++++ Given information ++++

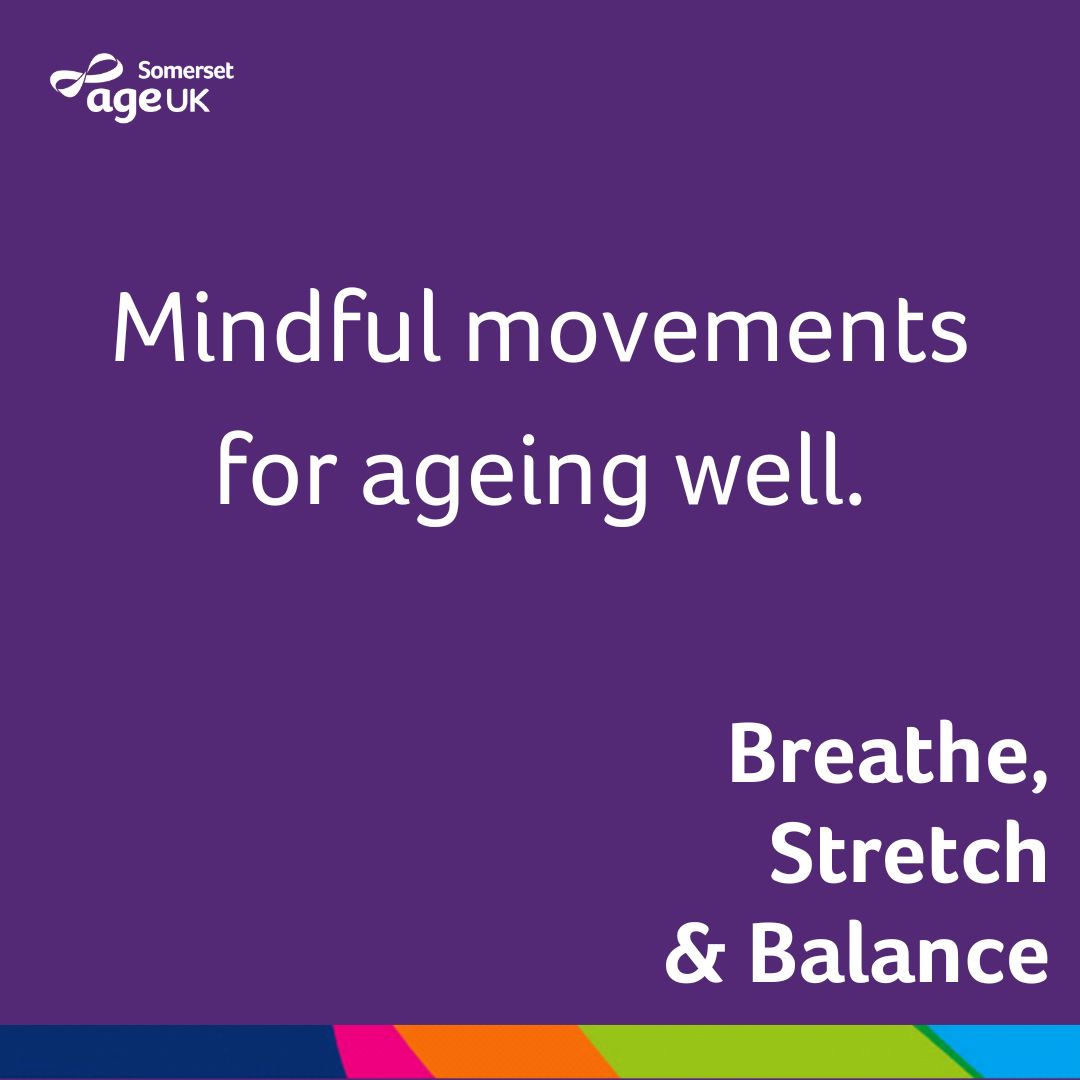 Somerset
age UK

Mindful movements for ageing well.

Breathe,
Stretch
& Balance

++++

◆ Your assignment:
If a record holds a picture, drop the picture and reproduce everything else exactly.

◆ Completed exercise:
 Somerset
age UK

Mindful movements for ageing well.

Breathe,
Stretch
& Balance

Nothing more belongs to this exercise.